Rescue workers struggled to reach some of the worst-hit areas, held back by destroyed roads, poor weather and a lack of resources and heavy equipment. Some areas were without fuel and electricity.

Watch: The death toll from the devastating earthquake that hit #Turkey and #Syria continues to rise as more bodies are pulled from the rubble of damaged and collapsed buildings. https://t.co/M0DafdQQhq pic.twitter.com/3b3ybJE3Cw

— Al Arabiya English (@AlArabiya_Eng) February 7, 2023

With little immediate help at hand, residents picked through rubble sometimes without even basic tools in a desperate hunt for survivors.
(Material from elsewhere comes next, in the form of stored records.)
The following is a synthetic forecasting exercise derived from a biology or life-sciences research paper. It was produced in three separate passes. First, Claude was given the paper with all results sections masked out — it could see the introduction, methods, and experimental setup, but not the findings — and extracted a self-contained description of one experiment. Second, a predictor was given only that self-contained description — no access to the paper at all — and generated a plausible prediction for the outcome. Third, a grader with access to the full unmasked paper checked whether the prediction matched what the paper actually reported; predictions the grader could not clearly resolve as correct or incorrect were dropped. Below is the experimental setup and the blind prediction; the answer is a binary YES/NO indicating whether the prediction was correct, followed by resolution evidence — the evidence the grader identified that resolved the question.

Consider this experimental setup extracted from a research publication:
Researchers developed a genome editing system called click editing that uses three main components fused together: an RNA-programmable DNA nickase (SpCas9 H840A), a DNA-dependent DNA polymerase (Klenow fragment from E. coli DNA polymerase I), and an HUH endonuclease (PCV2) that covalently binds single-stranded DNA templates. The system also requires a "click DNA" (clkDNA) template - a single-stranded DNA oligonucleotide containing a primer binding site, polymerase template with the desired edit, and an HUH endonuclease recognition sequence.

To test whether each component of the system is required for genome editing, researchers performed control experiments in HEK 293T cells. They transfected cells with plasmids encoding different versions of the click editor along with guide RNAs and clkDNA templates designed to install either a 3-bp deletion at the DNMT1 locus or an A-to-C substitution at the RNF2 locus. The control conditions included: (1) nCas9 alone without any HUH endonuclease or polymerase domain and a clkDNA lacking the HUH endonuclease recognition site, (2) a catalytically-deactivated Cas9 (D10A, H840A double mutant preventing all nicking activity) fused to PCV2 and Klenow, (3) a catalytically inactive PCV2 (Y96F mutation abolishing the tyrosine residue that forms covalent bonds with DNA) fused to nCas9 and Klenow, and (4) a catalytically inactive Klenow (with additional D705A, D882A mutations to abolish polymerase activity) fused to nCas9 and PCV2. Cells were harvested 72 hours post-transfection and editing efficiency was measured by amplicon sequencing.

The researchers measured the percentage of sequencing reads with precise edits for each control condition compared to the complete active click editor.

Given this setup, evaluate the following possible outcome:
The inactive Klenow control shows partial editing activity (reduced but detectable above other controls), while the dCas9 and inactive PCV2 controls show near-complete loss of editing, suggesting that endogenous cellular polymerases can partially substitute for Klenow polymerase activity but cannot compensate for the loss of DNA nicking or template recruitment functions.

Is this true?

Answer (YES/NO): NO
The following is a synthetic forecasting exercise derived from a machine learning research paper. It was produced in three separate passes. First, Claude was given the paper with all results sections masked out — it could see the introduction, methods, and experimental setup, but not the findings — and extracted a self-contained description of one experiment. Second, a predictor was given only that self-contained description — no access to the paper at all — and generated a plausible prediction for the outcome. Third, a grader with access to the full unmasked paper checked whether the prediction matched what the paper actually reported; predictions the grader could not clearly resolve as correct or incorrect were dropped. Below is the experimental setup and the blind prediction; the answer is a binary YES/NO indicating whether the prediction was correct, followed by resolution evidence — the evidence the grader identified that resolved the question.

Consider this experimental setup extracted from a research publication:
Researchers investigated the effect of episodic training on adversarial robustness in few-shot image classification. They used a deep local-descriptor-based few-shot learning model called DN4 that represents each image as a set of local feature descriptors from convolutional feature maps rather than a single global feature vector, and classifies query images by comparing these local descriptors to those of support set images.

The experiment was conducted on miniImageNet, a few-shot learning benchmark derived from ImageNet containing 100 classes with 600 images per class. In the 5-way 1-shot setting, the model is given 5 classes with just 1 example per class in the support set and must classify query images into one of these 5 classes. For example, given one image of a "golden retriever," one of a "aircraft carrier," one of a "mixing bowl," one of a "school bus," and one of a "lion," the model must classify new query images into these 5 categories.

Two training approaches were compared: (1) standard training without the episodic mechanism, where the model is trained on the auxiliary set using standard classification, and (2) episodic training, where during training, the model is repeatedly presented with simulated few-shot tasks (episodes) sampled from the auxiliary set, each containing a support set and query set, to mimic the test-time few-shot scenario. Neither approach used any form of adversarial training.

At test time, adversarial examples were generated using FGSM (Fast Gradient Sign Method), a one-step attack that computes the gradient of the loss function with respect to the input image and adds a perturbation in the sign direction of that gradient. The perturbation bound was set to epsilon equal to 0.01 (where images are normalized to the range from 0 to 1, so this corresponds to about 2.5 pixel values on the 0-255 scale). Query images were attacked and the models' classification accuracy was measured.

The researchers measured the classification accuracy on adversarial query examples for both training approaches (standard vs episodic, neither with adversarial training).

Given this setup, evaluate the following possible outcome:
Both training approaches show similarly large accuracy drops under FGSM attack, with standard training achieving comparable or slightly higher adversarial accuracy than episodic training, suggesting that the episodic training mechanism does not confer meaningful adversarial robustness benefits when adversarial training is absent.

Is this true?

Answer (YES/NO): NO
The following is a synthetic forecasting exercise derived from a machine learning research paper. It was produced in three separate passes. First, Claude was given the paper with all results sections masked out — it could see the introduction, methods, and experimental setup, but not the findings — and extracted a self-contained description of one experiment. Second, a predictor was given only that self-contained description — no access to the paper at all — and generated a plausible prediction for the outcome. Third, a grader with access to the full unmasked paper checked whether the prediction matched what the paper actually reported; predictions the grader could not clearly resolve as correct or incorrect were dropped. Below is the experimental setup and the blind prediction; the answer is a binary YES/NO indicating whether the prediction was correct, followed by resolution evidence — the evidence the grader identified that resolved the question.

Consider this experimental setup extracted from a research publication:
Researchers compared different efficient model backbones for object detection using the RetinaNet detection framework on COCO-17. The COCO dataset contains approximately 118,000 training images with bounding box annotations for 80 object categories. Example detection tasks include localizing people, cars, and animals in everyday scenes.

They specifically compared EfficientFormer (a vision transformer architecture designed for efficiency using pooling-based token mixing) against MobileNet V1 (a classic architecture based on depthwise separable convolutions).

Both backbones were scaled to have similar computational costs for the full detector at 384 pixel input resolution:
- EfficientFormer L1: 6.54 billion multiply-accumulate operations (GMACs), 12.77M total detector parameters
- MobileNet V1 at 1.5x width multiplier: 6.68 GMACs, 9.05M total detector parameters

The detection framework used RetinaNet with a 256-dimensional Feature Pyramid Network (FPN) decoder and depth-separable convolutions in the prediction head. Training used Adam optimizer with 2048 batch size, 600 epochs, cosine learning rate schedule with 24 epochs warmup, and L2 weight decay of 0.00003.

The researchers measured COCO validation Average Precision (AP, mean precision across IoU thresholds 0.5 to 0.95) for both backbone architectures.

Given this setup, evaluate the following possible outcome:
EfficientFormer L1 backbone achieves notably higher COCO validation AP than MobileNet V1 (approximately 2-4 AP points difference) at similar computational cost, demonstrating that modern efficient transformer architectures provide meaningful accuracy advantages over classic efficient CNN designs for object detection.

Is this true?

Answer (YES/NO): NO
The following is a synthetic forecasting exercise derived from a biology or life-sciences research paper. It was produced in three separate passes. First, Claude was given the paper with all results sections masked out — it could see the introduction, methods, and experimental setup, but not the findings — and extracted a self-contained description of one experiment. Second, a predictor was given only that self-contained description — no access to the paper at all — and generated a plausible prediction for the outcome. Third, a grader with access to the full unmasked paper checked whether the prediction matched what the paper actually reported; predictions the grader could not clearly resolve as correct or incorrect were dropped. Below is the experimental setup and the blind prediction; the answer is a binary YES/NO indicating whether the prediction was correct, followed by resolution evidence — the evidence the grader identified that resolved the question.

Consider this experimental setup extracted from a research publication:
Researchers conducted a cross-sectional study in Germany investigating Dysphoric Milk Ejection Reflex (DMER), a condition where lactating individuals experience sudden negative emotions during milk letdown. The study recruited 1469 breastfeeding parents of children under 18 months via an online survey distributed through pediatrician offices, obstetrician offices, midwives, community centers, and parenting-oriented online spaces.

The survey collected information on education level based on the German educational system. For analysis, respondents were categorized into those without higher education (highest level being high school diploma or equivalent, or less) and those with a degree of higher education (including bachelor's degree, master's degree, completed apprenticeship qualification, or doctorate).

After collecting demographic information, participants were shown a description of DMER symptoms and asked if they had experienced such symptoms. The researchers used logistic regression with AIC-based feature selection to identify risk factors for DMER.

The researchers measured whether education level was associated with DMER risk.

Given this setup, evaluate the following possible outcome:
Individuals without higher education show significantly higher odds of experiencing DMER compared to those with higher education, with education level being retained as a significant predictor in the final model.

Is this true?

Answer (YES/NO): NO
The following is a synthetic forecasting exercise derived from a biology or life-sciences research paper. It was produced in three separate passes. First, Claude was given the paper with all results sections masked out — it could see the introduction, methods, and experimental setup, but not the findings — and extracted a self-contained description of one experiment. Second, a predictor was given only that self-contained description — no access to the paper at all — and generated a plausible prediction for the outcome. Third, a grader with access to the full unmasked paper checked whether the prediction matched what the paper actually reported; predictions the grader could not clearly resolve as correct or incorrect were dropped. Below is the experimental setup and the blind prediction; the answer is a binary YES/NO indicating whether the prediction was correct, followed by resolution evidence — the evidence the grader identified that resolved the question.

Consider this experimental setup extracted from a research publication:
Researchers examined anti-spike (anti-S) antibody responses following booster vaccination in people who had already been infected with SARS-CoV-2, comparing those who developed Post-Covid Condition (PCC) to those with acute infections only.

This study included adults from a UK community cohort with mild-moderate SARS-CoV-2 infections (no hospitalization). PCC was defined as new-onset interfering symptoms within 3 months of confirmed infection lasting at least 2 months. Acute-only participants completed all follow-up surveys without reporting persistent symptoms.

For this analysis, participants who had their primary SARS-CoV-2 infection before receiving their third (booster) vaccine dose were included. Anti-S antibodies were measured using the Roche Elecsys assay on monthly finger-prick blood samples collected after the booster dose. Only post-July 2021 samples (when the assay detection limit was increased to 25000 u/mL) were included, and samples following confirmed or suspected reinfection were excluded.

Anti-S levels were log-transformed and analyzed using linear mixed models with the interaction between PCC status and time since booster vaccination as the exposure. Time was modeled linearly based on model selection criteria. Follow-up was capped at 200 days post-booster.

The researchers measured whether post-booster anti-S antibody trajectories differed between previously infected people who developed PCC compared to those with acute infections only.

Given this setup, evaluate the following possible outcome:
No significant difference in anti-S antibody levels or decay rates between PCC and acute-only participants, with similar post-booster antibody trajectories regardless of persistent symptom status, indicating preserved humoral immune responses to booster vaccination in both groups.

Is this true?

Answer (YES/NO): YES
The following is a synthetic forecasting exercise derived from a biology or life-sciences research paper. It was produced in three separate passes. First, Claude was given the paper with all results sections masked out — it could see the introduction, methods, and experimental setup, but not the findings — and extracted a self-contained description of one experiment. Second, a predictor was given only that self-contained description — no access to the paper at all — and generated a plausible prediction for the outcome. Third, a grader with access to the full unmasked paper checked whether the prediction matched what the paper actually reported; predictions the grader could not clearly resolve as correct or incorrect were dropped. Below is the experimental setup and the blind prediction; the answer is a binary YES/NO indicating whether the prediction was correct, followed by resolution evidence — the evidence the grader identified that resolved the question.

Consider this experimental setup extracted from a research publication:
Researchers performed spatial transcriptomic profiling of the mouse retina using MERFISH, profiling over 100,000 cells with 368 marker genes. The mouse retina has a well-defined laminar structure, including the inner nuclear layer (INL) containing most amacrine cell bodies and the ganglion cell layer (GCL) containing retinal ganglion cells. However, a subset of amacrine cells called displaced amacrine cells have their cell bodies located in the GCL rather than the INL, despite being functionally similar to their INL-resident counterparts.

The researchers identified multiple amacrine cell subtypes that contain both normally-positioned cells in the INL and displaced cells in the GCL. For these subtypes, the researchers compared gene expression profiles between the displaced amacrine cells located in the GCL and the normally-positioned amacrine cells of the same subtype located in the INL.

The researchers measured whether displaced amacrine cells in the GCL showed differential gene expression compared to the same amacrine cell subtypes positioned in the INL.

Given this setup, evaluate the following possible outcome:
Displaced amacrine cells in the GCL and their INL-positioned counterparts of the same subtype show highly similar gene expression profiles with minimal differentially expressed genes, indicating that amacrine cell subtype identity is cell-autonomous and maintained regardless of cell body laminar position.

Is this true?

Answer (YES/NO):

Aid officials voiced particular concern about the situation in Syria, already afflicted by a humanitarian crisis after nearly 12 years of civil war.

Erdogan declared 10 Turkish provinces a disaster zone and imposed a state of emergency for three months that will permit the government to bypass parliament in enacting new laws and to limit or suspend rights and freedoms.

A woman reacts while embracing another person, near rubble following an earthquake in Hatay, Turkey, February 7, 2023. (Reuters)

The government will open up hotels in the tourism hub of Antalya to temporarily house people impacted by the quakes, said Erdogan, who faces a national election in three months’ time.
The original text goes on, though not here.